LinuxQuestions.org
Download your favorite Linux distribution at LQ ISO.
Go Back   LinuxQuestions.org > Forums > Linux Forums > Linux - Software
User Name
Password
Linux - Software This forum is for Software issues.
Having a problem installing a new program? Want to know which application is best for the job? Post your question in this forum.

Notices


Reply
  Search this Thread
Old 09-29-2016, 04:35 PM   #1
CVAlkan
Member
 
Registered: Nov 2012
Location: Northwest suburbs of Chicago
Distribution: Ubuntu & Mint LTS, Manjaro Rolling; Android
Posts: 218

Rep: Reputation: Disabled
Font File Examination Utility


Hi:

I have a large number of fonts from which I need to identify only those which contain specific Unicode planes.

For example, I would like to be able to run some command (similar to a grep perhaps?) which would return a list of font file names in a directory (along with its subdirectories if need be, so it needs to be recursive) that contained (for instance) Greek and Thai scripts or something like that.

If that isn't feasible, I'd like to have the command search for any such files that contain one or more specific characters/glyphs (in this example perhaps λ or โ, Greek lambda or Thai sera-oh).

I'm aware of the Linux font configuration utility (see man fonts-conf) but, whether because of deficiencies in this utility or (I suspect) misconfigured font files themselves, this doesn't always provide information that is correct.
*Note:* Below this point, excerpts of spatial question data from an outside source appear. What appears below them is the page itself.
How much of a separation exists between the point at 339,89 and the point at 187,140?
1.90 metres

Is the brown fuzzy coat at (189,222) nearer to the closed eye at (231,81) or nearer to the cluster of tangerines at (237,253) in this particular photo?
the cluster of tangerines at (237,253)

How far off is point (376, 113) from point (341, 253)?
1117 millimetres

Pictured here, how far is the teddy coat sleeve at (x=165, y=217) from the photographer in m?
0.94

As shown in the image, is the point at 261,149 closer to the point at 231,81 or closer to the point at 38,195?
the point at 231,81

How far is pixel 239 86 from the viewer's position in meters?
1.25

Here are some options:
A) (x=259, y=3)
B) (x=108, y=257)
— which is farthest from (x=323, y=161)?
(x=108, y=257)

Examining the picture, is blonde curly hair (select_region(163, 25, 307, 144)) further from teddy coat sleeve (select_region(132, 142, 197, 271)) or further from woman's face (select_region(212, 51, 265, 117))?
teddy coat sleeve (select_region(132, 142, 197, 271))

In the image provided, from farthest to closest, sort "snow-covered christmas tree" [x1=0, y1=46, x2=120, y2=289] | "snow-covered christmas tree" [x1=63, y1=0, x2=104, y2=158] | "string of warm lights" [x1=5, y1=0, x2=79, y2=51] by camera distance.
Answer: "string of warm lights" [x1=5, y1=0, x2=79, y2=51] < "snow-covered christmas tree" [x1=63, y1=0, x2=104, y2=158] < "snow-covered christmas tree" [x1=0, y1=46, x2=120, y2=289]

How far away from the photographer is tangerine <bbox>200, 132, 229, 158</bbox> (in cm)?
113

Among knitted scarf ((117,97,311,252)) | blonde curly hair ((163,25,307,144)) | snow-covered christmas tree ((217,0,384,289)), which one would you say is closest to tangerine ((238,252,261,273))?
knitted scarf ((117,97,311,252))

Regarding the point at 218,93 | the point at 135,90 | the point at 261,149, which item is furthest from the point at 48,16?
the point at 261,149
Hence, my wish to just grep the ttf (or whatever) font file itself.

Does anyone have any suggestion?

Thanks in advance.
 
Old 09-30-2016, 01:36 AM   #2
ondoho
LQ Addict
 
Registered: Dec 2013
Posts: 17,250
Blog Entries: 10

Rep: Reputation: 5160Reputation: 5160Reputation: 5160Reputation: 5160Reputation: 5160Reputation: 5160Reputation: 5160Reputation: 5160Reputation: 5160Reputation: 5160Reputation: 5160
hmm.
my first thought upon seeing the thread title was "fontforge".
typing "font" into a terminal, pressing TAB, gives a few more options, one of them is called fontlint.
i have to hurry now, will look into it tonight.
 
Old 09-30-2016, 09:15 AM   #3
CVAlkan
Member
 
Registered: Nov 2012
Location: Northwest suburbs of Chicago
Distribution: Ubuntu & Mint LTS, Manjaro Rolling; Android
Posts: 218

Original Poster
Rep: Reputation: Disabled
Great idea: typing font and pressing tab; I hadn't even thought of that, BUT:

I'm familiar with fontlint (George Williams is that author of FontForge which, sadly, no longer seems to be updated). Like its namesake "lint" it reviews a font file (using routines from FontForge) for structural errors and omissions. In my experience many (if not most) fonts are not fully compliant with the various specs for their format. Fontlint is therefore useful for designers, but doesn't address what I'm looking for.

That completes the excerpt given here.